We show the existence of a statistically significant, robust detection of a gamma-ray source in the Milky Way Galactic Center that is consistent with a spatially extended signal using about 4 years of Fermi LAT data. The gamma-ray flux is consistent with annihilation of dark matter particles with a thermal annihilation cross-section if the spatial distribution of dark matter particles is similar to the predictions of dark matter only simulations.
We find statistically significant detections of an extended source with gamma-ray spectrum that is consistent with dark matter particle masses of approximately 10 GeV to 1 TeV annihilating to Bbar-B quarks, and masses approximately 10 GeV to 30 GeV annihilating to τbar-τ leptons. However, a part of the allowed region in this interpretation is in conflict with constraints from Fermi observations of the Milky Way satellites.
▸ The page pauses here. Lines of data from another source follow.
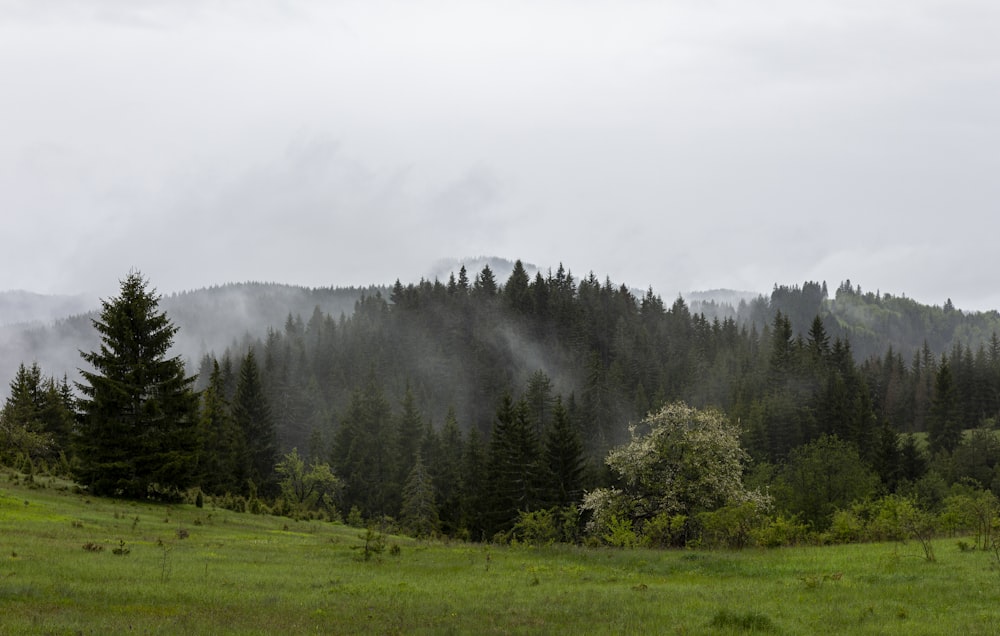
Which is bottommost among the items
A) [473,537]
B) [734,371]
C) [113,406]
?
[473,537]

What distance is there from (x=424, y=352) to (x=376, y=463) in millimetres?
76824

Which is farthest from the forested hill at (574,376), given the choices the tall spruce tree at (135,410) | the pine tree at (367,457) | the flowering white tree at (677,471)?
the tall spruce tree at (135,410)

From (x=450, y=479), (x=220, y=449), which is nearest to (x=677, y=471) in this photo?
(x=220, y=449)

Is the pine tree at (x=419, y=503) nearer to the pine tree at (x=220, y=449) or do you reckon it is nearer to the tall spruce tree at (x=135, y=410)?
the pine tree at (x=220, y=449)

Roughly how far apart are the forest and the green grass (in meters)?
7.65

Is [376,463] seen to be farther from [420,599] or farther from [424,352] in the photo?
[420,599]

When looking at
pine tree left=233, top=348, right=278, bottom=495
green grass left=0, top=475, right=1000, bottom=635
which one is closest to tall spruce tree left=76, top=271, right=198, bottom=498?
green grass left=0, top=475, right=1000, bottom=635

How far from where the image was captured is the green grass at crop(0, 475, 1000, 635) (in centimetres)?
1509

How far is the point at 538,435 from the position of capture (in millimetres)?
113750

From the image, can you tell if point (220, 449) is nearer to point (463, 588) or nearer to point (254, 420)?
point (254, 420)

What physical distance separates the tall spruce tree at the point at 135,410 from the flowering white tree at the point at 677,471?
2710 cm

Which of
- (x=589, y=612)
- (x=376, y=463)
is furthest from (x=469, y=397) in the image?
(x=589, y=612)

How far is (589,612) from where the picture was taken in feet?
56.6

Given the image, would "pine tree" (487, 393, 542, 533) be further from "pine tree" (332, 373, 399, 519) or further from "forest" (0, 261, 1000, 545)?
"pine tree" (332, 373, 399, 519)
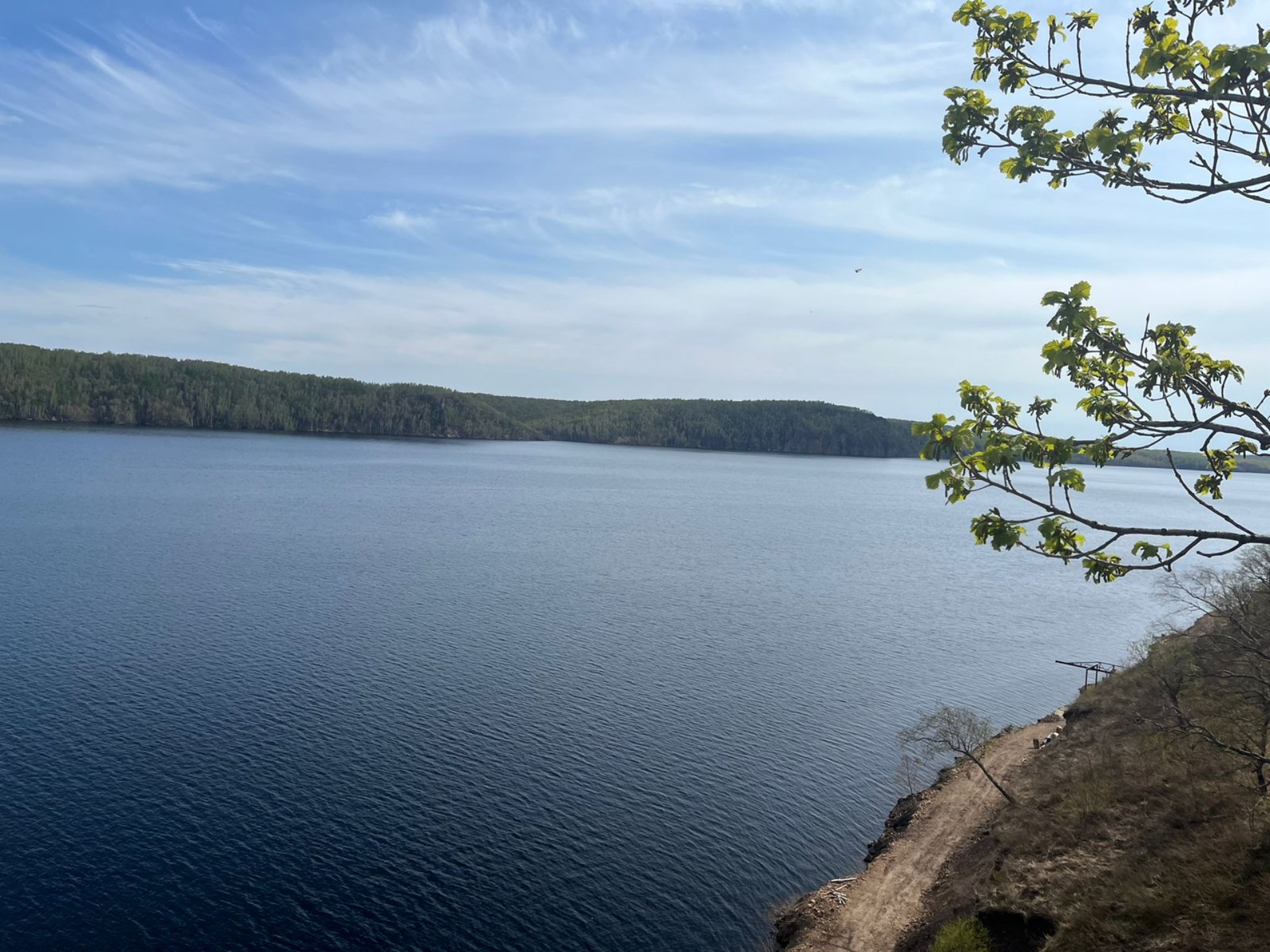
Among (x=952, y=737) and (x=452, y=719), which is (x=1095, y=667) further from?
(x=452, y=719)

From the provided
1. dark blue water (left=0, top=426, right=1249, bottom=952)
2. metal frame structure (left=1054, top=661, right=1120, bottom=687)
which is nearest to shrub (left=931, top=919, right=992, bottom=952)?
dark blue water (left=0, top=426, right=1249, bottom=952)

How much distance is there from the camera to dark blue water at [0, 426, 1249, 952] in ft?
86.3

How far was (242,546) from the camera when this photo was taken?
77.2 meters

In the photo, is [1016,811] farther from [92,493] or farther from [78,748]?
[92,493]

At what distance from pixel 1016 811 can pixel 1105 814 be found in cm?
389

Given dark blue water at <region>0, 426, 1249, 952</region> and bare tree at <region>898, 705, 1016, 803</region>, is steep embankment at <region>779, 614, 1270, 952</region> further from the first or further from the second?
dark blue water at <region>0, 426, 1249, 952</region>

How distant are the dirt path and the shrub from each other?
2.50m

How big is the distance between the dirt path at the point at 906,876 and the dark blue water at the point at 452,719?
1.75m

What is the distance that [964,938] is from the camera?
76.9 feet

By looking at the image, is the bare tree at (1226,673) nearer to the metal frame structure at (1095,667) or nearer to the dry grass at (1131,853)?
the dry grass at (1131,853)

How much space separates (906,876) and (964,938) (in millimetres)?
6335

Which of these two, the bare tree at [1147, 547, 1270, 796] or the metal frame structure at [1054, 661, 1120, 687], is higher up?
the bare tree at [1147, 547, 1270, 796]

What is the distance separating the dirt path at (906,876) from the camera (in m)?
26.2

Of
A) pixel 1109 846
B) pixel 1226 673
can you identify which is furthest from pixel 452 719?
pixel 1226 673
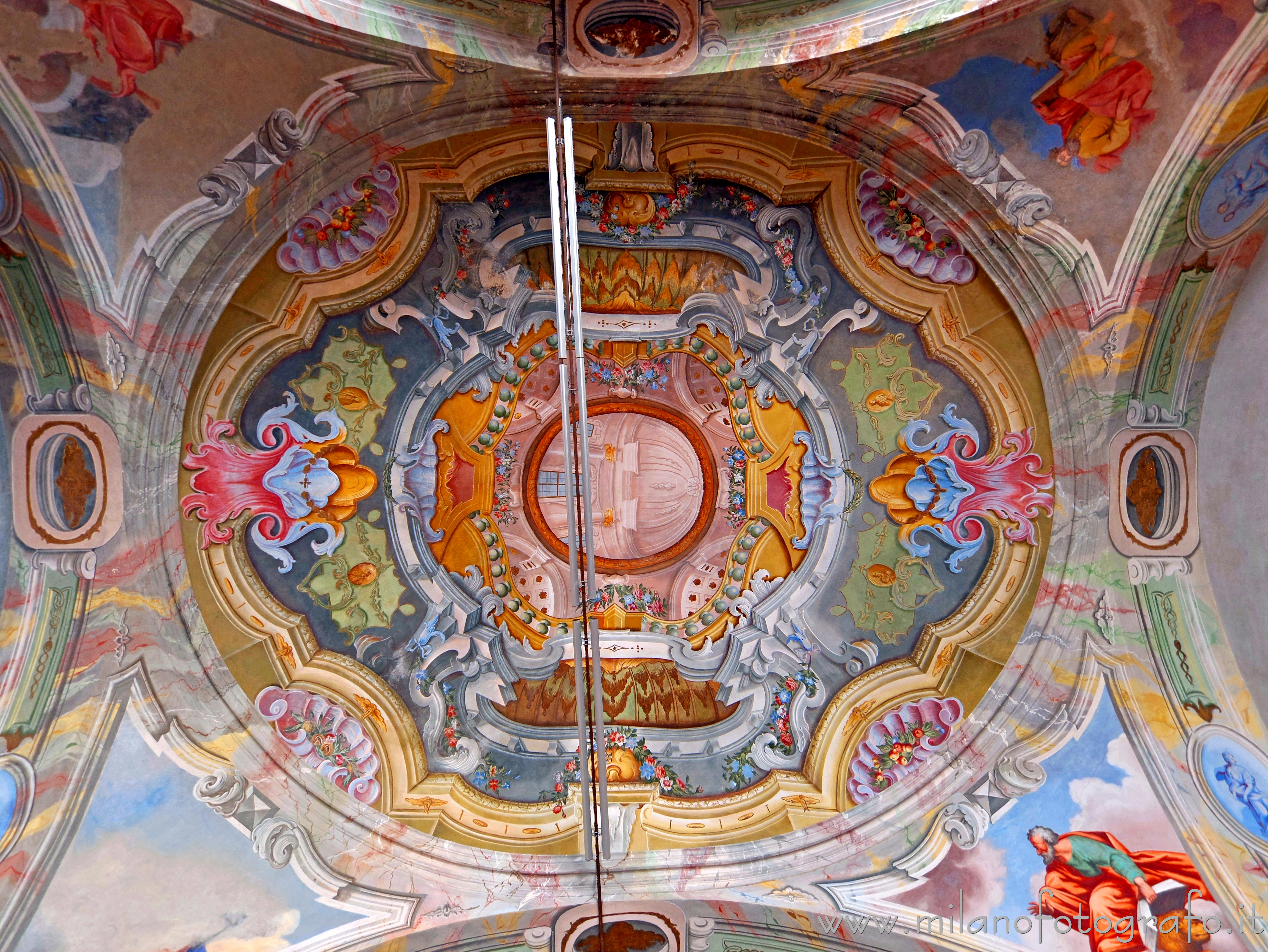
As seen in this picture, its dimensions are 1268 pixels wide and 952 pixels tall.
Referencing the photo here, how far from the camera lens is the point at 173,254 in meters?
6.08

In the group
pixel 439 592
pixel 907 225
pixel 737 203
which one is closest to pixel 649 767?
pixel 439 592

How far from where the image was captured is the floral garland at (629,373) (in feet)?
26.4

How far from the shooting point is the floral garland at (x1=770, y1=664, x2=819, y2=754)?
305 inches

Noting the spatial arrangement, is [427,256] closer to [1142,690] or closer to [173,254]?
[173,254]

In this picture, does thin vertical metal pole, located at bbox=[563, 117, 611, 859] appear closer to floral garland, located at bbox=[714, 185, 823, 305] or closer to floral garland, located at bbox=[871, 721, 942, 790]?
floral garland, located at bbox=[714, 185, 823, 305]

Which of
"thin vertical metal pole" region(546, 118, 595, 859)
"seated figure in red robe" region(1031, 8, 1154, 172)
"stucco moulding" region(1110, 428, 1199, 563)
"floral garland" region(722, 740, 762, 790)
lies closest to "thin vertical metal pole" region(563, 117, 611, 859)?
"thin vertical metal pole" region(546, 118, 595, 859)

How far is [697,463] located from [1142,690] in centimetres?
464

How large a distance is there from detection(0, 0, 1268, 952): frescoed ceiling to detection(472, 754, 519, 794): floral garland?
15 cm

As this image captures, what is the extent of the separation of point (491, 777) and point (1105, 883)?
5.68 meters

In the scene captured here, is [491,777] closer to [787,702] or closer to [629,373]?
[787,702]

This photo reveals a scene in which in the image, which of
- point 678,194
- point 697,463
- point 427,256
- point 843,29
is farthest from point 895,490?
point 427,256

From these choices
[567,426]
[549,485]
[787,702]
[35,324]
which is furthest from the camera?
[549,485]

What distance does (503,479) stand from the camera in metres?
8.07

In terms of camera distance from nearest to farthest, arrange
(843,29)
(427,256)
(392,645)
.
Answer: (843,29)
(427,256)
(392,645)
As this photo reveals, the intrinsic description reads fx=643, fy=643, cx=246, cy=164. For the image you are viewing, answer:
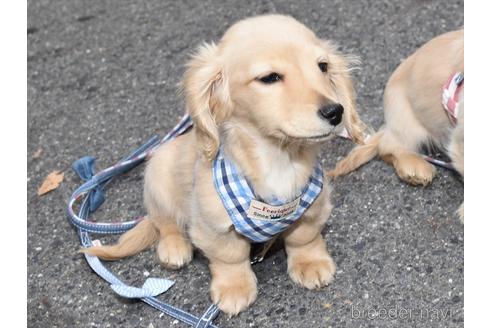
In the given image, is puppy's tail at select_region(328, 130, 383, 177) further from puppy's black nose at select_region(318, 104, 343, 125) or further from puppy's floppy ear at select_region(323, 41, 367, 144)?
puppy's black nose at select_region(318, 104, 343, 125)

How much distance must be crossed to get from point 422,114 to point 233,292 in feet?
4.40

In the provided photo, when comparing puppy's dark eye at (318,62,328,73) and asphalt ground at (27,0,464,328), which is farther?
asphalt ground at (27,0,464,328)

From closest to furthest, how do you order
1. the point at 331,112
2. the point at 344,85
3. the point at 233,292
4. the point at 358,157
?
the point at 331,112 → the point at 344,85 → the point at 233,292 → the point at 358,157

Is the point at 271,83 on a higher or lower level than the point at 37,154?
higher

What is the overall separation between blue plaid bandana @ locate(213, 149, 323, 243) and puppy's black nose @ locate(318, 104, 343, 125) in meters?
0.44

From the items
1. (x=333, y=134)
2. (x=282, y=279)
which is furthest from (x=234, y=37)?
(x=282, y=279)

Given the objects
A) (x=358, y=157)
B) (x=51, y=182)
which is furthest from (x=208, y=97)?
(x=51, y=182)

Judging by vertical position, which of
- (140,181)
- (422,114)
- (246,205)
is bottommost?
(140,181)

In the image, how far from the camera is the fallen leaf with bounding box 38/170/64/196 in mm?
3426

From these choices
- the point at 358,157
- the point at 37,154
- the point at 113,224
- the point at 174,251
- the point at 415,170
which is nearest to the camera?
the point at 174,251

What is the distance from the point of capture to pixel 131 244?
287 centimetres

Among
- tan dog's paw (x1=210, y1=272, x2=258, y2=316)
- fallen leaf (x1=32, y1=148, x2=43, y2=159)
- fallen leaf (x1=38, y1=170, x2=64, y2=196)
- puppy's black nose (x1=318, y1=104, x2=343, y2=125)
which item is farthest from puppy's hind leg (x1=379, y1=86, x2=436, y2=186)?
fallen leaf (x1=32, y1=148, x2=43, y2=159)

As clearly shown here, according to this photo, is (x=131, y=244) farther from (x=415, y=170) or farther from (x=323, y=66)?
(x=415, y=170)

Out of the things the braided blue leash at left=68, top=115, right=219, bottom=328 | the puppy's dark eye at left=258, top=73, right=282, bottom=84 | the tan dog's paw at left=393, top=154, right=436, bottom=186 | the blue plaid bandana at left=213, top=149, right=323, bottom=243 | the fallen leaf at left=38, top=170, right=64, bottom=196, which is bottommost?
the fallen leaf at left=38, top=170, right=64, bottom=196
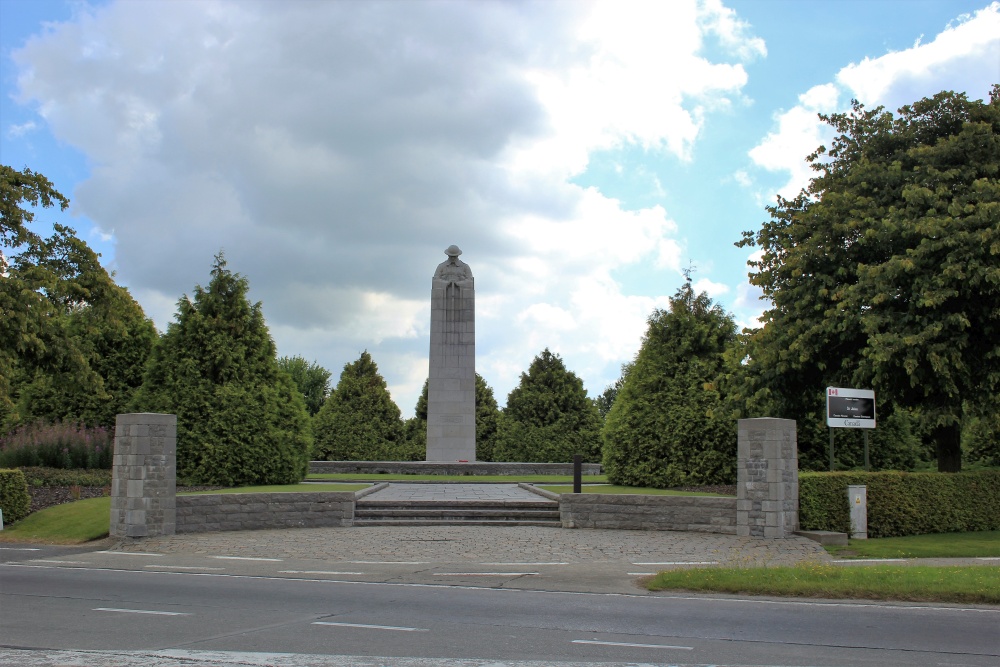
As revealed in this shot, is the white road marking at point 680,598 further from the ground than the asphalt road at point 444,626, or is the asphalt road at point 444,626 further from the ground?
the asphalt road at point 444,626

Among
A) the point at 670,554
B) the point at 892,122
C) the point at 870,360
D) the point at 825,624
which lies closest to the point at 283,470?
the point at 670,554

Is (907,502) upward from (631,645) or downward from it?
upward

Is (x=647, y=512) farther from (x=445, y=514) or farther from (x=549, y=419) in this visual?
(x=549, y=419)

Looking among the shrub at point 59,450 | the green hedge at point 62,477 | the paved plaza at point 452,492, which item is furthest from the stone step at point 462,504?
the shrub at point 59,450

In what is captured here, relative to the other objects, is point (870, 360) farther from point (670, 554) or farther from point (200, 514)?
point (200, 514)

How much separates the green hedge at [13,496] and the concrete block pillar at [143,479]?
392 cm

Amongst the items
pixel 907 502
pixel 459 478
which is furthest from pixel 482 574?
pixel 459 478

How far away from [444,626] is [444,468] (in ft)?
73.5

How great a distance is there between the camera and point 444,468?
101ft

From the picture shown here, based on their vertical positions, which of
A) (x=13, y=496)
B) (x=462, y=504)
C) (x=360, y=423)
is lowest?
(x=462, y=504)

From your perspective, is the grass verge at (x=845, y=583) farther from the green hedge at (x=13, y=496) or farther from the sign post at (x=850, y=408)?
the green hedge at (x=13, y=496)

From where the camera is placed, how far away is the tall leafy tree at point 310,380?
69500 millimetres

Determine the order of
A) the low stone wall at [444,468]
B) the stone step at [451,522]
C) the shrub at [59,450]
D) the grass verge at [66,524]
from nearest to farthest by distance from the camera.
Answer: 1. the grass verge at [66,524]
2. the stone step at [451,522]
3. the shrub at [59,450]
4. the low stone wall at [444,468]

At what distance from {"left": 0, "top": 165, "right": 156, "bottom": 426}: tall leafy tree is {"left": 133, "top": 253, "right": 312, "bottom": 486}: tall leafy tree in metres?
2.22
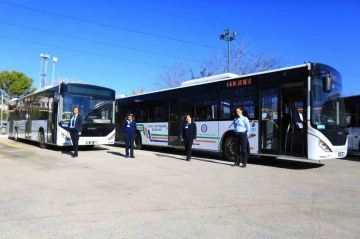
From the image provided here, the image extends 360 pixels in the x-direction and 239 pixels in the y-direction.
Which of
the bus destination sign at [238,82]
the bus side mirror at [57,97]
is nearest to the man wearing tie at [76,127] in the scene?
the bus side mirror at [57,97]

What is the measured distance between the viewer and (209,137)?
41.4 ft

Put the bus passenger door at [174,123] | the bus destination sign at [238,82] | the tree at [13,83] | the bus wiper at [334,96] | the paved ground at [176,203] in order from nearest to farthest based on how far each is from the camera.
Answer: the paved ground at [176,203] → the bus wiper at [334,96] → the bus destination sign at [238,82] → the bus passenger door at [174,123] → the tree at [13,83]

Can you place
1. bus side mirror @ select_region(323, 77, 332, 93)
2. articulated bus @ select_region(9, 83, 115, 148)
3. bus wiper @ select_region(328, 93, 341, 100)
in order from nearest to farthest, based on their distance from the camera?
1. bus side mirror @ select_region(323, 77, 332, 93)
2. bus wiper @ select_region(328, 93, 341, 100)
3. articulated bus @ select_region(9, 83, 115, 148)

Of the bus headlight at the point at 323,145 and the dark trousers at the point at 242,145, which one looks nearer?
the bus headlight at the point at 323,145

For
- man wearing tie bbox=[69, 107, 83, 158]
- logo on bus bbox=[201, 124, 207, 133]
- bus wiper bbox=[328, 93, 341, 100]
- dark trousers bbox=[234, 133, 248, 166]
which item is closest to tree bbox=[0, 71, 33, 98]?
man wearing tie bbox=[69, 107, 83, 158]

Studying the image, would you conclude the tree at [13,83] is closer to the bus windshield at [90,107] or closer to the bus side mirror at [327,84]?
the bus windshield at [90,107]

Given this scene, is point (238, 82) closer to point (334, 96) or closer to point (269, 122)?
point (269, 122)

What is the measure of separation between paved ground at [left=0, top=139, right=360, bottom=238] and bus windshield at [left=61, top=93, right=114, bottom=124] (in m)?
5.14

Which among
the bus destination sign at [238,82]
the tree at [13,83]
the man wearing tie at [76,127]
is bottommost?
the man wearing tie at [76,127]

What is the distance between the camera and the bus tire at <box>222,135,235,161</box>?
38.8ft

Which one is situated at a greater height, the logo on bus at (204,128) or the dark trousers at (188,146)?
the logo on bus at (204,128)

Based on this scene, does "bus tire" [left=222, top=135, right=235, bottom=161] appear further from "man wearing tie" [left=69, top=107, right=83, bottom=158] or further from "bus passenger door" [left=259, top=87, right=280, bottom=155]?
"man wearing tie" [left=69, top=107, right=83, bottom=158]

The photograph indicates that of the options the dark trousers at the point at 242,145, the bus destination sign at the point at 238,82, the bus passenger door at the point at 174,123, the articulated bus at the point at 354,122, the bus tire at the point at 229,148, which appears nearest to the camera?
the dark trousers at the point at 242,145

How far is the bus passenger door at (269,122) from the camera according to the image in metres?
10.3
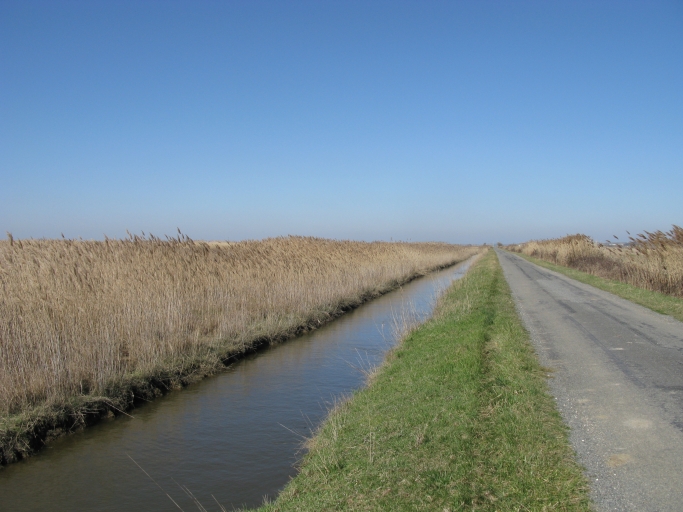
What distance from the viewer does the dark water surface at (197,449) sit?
567cm

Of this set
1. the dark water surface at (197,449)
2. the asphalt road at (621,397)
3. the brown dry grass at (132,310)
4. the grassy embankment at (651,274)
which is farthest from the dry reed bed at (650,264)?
the dark water surface at (197,449)

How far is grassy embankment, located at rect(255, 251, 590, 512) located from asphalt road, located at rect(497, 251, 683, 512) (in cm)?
20

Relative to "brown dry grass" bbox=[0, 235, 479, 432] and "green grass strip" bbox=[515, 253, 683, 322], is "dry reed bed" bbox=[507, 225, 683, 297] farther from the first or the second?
"brown dry grass" bbox=[0, 235, 479, 432]

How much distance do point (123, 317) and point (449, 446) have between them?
7009 mm

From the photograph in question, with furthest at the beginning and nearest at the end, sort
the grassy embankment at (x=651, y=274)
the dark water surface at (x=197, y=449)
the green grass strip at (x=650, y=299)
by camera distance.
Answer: the grassy embankment at (x=651, y=274), the green grass strip at (x=650, y=299), the dark water surface at (x=197, y=449)

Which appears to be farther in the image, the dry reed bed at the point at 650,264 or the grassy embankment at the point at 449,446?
the dry reed bed at the point at 650,264

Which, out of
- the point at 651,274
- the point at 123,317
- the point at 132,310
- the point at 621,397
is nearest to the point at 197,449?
the point at 123,317

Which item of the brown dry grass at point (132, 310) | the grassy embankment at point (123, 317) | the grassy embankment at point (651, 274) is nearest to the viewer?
the grassy embankment at point (123, 317)

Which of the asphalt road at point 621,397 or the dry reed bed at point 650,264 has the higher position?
the dry reed bed at point 650,264

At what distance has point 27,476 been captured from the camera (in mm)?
6086

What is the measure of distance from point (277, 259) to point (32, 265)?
9318mm

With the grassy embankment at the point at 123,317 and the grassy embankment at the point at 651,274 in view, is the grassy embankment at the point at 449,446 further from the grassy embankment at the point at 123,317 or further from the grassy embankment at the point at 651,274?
the grassy embankment at the point at 651,274

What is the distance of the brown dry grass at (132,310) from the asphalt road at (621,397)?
6.50 metres

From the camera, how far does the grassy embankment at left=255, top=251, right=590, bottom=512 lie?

The biggest improvement over the fit including just the point sources is obtained for a 30 GeV dark matter particle annihilating to Bbar-B quarks.
The gamma-ray intensity and spectrum are also well fit with emission from a millisecond pulsar (MSP) population following a density profile like that of low-mass X-ray binaries observed in M31. The greatest goodnessof- fit of the extended emission is with spectra consistent with known astrophysical sources like MSPs in globular clusters or cosmic ray bremsstrahlung on molecular gas. Therefore, we conclude that the bulk of the emission is likely from an unresolved or spatially extended astrophysical source. However, the interesting possibility of all or part of the extended emission being from dark matter annihilation cannot be excluded at present.